Are you interested in building a Retrieval-Augmented Generation (RAG) application? In previous articles, we introduced fundamental concepts such as retrieval strategies, database choices, vector search indices, and the Ragas evaluation framework. Now let's tie all this together into a comprehensive solution.
Our primary goal was to evaluate various retrieval strategies and determine which ones yield the best performance in different contexts. We sought to develop a general-purpose RAG application that could be fine-tuned for specific use cases in a production environment. This involved selecting suitable strategies, an evaluation framework, and the right database and index configurations.
To ensure a thorough evaluation, we needed to select a range of retrieval strategies to test. These included basic index retrieval, hierarchical index retrieval, hypothetical questions, and context enrichment strategies such as sentence window retrieval and auto-merging retrieval. Each of these, as already mentioned, we have covered in previous articles, so if you do not know what they are, go check them out. Each strategy has its own strengths and weaknesses, making it essential to evaluate them against each other under controlled conditions.
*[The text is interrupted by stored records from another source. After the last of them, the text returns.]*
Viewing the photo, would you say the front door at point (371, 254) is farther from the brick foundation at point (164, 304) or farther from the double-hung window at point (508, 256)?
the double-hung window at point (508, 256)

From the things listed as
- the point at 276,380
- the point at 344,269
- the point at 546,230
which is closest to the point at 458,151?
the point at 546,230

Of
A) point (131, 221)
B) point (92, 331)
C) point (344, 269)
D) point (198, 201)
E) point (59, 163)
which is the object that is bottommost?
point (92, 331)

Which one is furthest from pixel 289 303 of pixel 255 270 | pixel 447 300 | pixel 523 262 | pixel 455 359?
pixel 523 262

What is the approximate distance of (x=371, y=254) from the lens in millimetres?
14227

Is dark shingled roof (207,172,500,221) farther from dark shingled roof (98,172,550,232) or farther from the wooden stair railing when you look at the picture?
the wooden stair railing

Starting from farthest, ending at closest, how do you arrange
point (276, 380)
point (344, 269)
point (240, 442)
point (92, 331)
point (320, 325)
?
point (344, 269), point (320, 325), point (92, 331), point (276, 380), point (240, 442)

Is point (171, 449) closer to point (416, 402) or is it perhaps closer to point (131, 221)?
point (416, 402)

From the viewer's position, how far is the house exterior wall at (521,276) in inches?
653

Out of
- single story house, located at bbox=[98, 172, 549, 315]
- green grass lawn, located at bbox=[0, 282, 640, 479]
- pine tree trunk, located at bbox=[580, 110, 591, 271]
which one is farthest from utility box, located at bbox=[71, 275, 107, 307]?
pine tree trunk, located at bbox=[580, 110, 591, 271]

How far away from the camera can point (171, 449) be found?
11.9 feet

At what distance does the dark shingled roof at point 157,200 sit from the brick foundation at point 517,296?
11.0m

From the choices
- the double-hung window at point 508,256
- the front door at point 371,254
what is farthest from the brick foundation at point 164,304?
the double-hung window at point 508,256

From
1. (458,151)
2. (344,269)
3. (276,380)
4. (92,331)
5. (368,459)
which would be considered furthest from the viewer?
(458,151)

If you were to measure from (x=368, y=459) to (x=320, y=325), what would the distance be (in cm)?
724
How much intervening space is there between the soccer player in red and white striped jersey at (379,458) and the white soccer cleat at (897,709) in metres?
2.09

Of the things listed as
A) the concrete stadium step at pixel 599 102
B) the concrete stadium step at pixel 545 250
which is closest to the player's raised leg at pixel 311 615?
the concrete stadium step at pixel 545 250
Our evaluation framework of choice was the Ragas framework. Ragas provided us with a robust set of metrics to measure performance, including context recall, faithfulness, relevance, and context precision. By using Ragas, we could objectively compare the effectiveness of each retrieval strategy and make data-driven decisions. If you want to know more, go check this out, we have a couple of articles on Ragas as well.
Choosing the right database is extremely important when building any application, but even more so with RAG applications due to the high level of memory usage indices used in vector search incur. We explored both traditional and native vector databases, weighing their pros and cons, and we even wrote a short article about that. Traditional databases offered maturity and reliability, while native vector databases provided specialised environments for handling vectors efficiently.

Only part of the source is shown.